After the trippy intro, we are introduced to Katie (Katie Groshong), just at the point she gets a new job as a care assistant at a home for adults with mental disabilities. She seems to settle well, but it seems there’s more to Katie. To piece it together, she seems to be rootless, detached from her friends and family whilst occasionally spending time with an odd clan, and she’s undergoing unsettling hallucinations which impinge on the day to day. As she explains to the other care staff, she isn’t much of a sleeper, anyway. Using a notebook – one of her only possessions – she begins going over and over instructions for some sort of ritual. These preparations involve one of the residents, a woman with Down’s Syndrome called Stephanie (Stephanie Kinkle, director Chad Crawford Kinkle’s sister). Stephanie starts to get ill around the same time, but is that as a result of the ritual, or is the ritual intended to be protective?
To be clear, I was a huge fan of Jug Face, the debut feature by the same director, and continue to regard it really highly: I said back in 2013 that I was excited by what it promised for the future, and given its sense of style, its execution and its great cast (Larry Fessenden returns in Dementer for a brief appearance), it more than holds up. Of course, getting independent films made is tough going, which may well be why it’s been some time between that film and this; also, by no means are filmmakers expected to take the same trajectory in later works – even though there is some slight overlap between Jug Face and Dementer, as seen in the presence of an unknown occult force which impacts upon the unsuspecting. Okay. But, sadly, there’s little sense of the finesse of the earlier film here, even given that its abstract nature is deliberate. It’s very unpolished, with lots of unscripted conversation which ebbs and lulls, but then gets drowned out with the ‘surreal’ elements: footage of shorthand-for-creepy objects such as dolls, candles and bones, a relentlessly twanging soundtrack and a voiceover intoning about blood and devils. It’s by no means an issue solely in Dementer, but there needs to be a moratorium on thinking that a few shots of antlers etc. by night give us all the atmosphere we could ever hope for. Creepy objects are okay when they’re grounded in a narrative; I simply don’t think they do the job alone. Likewise, insinuations of animal cruelty are unwelcome. It’s a funny thing, but many of the issues which I had with Sator, made in the same year as Dementer, match up, albeit that Sator is as painfully quiet as Dementer is occasionally loud. Some audiences clearly can and do forgive much in the pursuit of atmospherics and mood; others need more explication, a sense of a direction of travel. A fractured mind alone is not enough for me.

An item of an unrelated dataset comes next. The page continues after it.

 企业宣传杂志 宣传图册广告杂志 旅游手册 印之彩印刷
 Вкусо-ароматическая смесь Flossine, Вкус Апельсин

It pains me to have had this experience as, in several respects, Crawford Kinkle has made some brave decisions in his inclusions here. It is still beyond rare to see the world which is inhabited by people with profound learning difficulties, as if you don’t work in that world or visit people who live in it, you’ll barely be aware of it. It’s reality, but an almost parallel reality, not one which most people would recognise. Rarer still is it to centre your film on a person with Down’s Syndrome and do so sensitively; Stephanie Kinkle is obviously quite profoundly affected by her condition, something which no doubt created special considerations, but at no point is anything here tokenistic. That is commendable, as much as it’s unusual. I believe that Chad Crawford Kinkle is a talented filmmaker who took a swing at some unexpected stylistic decisions and inclusions here; it’s clear to see that, but Dementer simply lacks too much explication and development to really work as a cohesive, gripping film.
Dementer (2019) released to VOD on 2nd March 2021.